## Exercise
Copy exactly the lines from the one containing "order: Eulipotyphla" through the last line of the records, both included, and nothing more.

## Records for the task
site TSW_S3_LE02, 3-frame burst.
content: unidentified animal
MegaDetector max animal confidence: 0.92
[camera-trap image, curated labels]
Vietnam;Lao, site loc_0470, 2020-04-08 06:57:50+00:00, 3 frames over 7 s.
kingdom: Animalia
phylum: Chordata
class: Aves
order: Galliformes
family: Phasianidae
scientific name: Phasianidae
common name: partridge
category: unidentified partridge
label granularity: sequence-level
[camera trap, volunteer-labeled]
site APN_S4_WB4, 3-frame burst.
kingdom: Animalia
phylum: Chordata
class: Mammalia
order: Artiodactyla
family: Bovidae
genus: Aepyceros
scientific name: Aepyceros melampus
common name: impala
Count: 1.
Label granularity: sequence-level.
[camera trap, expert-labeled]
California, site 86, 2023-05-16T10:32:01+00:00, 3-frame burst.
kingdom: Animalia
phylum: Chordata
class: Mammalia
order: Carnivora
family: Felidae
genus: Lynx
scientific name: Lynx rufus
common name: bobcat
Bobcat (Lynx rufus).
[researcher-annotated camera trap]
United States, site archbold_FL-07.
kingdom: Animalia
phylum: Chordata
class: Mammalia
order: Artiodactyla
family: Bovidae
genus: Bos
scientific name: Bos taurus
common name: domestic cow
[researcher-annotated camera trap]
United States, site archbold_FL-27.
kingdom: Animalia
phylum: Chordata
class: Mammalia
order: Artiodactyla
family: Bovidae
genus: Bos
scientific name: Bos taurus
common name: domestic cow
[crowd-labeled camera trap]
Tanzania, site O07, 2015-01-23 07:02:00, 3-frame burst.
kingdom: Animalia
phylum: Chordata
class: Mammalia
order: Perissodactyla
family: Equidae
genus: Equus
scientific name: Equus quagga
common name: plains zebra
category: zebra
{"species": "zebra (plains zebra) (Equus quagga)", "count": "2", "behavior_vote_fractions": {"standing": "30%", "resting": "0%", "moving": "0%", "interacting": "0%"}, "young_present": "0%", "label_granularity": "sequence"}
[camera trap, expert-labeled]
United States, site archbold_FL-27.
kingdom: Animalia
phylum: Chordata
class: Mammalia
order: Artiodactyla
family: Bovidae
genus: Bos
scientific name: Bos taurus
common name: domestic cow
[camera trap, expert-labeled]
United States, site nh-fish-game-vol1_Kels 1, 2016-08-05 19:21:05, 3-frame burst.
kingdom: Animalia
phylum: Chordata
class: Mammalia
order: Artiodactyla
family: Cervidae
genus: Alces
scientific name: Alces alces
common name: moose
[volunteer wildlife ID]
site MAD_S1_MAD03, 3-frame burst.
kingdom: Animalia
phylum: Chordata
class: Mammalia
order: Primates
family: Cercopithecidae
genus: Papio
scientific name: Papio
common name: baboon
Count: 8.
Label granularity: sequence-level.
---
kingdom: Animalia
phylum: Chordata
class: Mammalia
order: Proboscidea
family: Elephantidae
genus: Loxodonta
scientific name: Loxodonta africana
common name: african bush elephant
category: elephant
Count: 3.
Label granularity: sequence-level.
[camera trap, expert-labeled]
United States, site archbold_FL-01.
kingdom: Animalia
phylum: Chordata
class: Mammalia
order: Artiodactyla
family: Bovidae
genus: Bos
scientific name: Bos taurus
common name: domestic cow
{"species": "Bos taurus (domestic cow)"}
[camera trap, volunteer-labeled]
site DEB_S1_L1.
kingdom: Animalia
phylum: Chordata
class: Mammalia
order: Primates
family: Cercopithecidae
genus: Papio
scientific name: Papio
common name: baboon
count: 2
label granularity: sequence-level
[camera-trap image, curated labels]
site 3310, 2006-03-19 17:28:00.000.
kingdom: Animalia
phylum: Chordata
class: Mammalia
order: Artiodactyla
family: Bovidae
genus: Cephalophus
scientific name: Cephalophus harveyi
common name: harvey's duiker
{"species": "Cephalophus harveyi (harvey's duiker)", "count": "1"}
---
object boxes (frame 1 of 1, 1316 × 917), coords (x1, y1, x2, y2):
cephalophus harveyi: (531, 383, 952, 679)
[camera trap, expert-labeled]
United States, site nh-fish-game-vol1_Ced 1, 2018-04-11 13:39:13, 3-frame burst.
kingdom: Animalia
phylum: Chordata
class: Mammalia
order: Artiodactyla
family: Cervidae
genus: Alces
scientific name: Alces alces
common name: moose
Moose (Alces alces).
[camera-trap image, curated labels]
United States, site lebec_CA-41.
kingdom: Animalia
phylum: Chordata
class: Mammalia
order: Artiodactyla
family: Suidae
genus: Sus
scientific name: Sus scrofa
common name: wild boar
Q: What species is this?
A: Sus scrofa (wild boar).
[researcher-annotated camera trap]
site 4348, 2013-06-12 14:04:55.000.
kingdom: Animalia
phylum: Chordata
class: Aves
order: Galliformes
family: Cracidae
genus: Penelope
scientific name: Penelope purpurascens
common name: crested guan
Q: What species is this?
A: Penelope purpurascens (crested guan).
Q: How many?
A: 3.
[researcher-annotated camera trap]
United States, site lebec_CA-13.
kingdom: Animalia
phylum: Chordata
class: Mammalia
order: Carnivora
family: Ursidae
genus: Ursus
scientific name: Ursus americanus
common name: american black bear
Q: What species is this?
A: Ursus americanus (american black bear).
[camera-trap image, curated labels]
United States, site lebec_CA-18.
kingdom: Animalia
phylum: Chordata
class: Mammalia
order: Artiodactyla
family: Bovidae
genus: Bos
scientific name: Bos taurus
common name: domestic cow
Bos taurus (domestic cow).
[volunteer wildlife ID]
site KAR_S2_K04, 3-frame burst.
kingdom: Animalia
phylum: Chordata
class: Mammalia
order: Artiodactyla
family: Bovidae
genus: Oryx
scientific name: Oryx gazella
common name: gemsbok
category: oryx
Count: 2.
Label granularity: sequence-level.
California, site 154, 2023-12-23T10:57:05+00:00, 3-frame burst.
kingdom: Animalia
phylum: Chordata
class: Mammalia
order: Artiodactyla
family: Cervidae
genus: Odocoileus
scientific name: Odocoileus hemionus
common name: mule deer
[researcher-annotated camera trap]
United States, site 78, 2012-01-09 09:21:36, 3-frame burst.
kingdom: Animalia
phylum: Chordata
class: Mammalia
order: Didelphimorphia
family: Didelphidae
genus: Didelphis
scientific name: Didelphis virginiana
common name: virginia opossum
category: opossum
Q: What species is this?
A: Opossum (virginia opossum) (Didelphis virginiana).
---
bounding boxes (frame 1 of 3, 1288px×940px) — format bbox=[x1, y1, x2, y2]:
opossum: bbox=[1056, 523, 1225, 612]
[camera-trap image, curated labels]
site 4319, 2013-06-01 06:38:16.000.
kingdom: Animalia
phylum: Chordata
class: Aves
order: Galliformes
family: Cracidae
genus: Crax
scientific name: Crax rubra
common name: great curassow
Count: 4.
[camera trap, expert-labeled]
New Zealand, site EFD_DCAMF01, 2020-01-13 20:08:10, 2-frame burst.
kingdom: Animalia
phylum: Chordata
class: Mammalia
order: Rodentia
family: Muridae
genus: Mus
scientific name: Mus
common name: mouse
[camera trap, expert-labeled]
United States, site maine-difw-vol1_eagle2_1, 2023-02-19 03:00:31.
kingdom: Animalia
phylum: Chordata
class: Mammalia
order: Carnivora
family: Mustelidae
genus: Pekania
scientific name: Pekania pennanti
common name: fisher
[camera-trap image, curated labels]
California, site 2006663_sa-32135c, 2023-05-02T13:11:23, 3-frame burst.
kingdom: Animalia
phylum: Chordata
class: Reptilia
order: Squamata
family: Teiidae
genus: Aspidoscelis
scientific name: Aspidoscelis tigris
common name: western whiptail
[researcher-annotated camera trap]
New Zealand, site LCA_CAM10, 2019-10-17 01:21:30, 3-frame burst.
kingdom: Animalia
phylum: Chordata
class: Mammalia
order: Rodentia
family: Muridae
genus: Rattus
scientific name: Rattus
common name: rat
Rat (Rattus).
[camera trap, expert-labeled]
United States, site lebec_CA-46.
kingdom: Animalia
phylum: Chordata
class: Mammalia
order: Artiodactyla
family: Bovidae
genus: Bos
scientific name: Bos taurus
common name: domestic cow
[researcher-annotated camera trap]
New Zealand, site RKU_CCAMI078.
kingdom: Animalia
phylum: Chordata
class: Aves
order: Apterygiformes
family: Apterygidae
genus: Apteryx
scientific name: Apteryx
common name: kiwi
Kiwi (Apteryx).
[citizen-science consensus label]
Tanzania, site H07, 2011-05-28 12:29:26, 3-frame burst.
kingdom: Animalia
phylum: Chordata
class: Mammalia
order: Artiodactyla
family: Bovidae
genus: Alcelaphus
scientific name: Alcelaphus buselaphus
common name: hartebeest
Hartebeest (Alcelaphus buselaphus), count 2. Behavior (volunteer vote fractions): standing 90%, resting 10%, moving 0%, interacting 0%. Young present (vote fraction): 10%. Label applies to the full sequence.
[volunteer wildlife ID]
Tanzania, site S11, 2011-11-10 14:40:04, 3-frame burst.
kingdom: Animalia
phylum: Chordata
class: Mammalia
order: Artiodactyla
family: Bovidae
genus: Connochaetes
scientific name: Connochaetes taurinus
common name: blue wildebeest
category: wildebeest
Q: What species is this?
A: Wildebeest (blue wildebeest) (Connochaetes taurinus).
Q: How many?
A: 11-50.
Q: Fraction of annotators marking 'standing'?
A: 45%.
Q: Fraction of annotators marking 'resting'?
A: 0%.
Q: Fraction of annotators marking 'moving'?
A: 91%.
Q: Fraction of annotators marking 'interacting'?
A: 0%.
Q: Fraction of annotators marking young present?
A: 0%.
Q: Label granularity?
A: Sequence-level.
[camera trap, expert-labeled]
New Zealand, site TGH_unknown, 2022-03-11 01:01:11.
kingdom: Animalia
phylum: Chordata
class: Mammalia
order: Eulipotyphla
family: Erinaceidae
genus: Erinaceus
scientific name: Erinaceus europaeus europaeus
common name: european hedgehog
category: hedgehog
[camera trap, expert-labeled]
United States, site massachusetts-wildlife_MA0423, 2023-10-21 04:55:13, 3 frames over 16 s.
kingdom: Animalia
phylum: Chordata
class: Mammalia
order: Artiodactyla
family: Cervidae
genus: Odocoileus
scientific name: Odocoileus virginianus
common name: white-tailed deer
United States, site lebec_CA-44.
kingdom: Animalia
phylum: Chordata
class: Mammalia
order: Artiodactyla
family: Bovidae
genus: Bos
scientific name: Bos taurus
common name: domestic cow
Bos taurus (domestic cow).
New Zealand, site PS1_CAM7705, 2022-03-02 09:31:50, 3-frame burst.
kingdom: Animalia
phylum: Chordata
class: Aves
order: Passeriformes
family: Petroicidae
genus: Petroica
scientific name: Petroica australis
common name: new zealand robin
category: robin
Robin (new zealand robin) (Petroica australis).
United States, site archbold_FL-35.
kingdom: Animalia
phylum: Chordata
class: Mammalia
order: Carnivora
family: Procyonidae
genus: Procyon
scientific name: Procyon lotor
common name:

## Your response
order: Eulipotyphla
family: Erinaceidae
genus: Erinaceus
scientific name: Erinaceus europaeus europaeus
common name: european hedgehog
category: hedgehog
[camera trap, expert-labeled]
United States, site massachusetts-wildlife_MA0423, 2023-10-21 04:55:13, 3 frames over 16 s.
kingdom: Animalia
phylum: Chordata
class: Mammalia
order: Artiodactyla
family: Cervidae
genus: Odocoileus
scientific name: Odocoileus virginianus
common name: white-tailed deer
United States, site lebec_CA-44.
kingdom: Animalia
phylum: Chordata
class: Mammalia
order: Artiodactyla
family: Bovidae
genus: Bos
scientific name: Bos taurus
common name: domestic cow
Bos taurus (domestic cow).
New Zealand, site PS1_CAM7705, 2022-03-02 09:31:50, 3-frame burst.
kingdom: Animalia
phylum: Chordata
class: Aves
order: Passeriformes
family: Petroicidae
genus: Petroica
scientific name: Petroica australis
common name: new zealand robin
category: robin
Robin (new zealand robin) (Petroica australis).
United States, site archbold_FL-35.
kingdom: Animalia
phylum: Chordata
class: Mammalia
order: Carnivora
family: Procyonidae
genus: Procyon
scientific name: Procyon lotor
common name:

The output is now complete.